Text excerpt ▸
Studio album by Hiroko Moriguchi
- Released: August 4, 2021
- Recorded: 2015–2021
- Studios: King Sekiguchidai Studio; Dutchmama Studio; Athor Studio; Bunkamura Studio; Sound City; Studio Magic Garden;
- Genres: J-pop; anison;
- Length: 36:00
- Language: Japanese
- Label: Sonic Blade

Hiroko Moriguchi chronology
| Gundam Song Covers 2 (2020) | Aoi Inochi (2021) | Gundam Song Covers 3 (2022) |

Singles from Aoi Inochi
- "I Wish (Kimi ga Iru Kono Machi de)" Released: June 17, 2015; "Hoshi Yori Saki ni Mitsukete Ageru" Released: June 16, 2016; "Torikago no Shōnen" Released: February 14, 2018;

Music video
- Aoi Inochi all songs digest on YouTube

= Aoi Inochi =

Aoi Inochi (蒼い生命(あおいいのち)) is the 11th studio album by Japanese singer Hiroko Moriguchi, released on August 4, 2021, through King Records (under the Sonic Blade label) as part of her 35th anniversary celebration. It is Moriguchi's first original studio album since her 1997 release Happy Happy Blue.

Stored rows ▸

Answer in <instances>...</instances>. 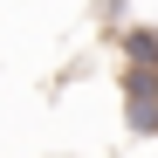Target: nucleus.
<instances>
[{
    "label": "nucleus",
    "instance_id": "1",
    "mask_svg": "<svg viewBox=\"0 0 158 158\" xmlns=\"http://www.w3.org/2000/svg\"><path fill=\"white\" fill-rule=\"evenodd\" d=\"M117 89H124V124H131V138H158V76L138 69V62H124Z\"/></svg>",
    "mask_w": 158,
    "mask_h": 158
},
{
    "label": "nucleus",
    "instance_id": "2",
    "mask_svg": "<svg viewBox=\"0 0 158 158\" xmlns=\"http://www.w3.org/2000/svg\"><path fill=\"white\" fill-rule=\"evenodd\" d=\"M124 7H131V0H96V14H110V21H117Z\"/></svg>",
    "mask_w": 158,
    "mask_h": 158
}]
</instances>
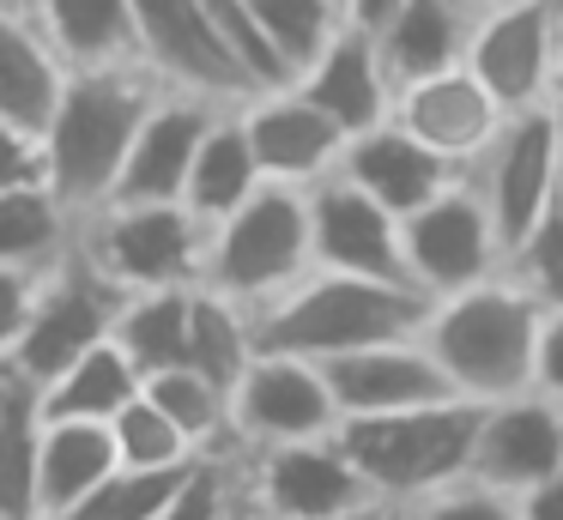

Written tasks ▸
(a) Answer these questions using the article on Aoi Inochi, one answer per line:
(i) Under which label was the album released?
(ii) Over what span of years was it recorded?
(iii) What was Moriguchi's previous original studio album, and in what year was it released?
(b) List every studio that the article on Aoi Inochi names as a recording location.
(c) Check each statement against the article on Aoi Inochi. Answer yes or no, and quote the words from the article that decide it.
(i) The album runs 36 minutes.
(ii) The single "Torikago no Shōnen" came out in 2016.
(iii) Aoi Inochi is Moriguchi's 10th studio album.

Answers provided ▸
(a)
(i) Sonic Blade, through King Records.
(ii) 2015–2021.
(iii) Happy Happy Blue, released in 1997.

(b) King Sekiguchidai Studio, Dutchmama Studio, Athor Studio, Bunkamura Studio, Sound City, Studio Magic Garden

(c)
(i) Yes: "Length: 36:00"
(ii) No: "Torikago no Shōnen" Released: February 14, 2018"
(iii) No: "is the 11th studio album by Japanese singer Hiroko Moriguchi"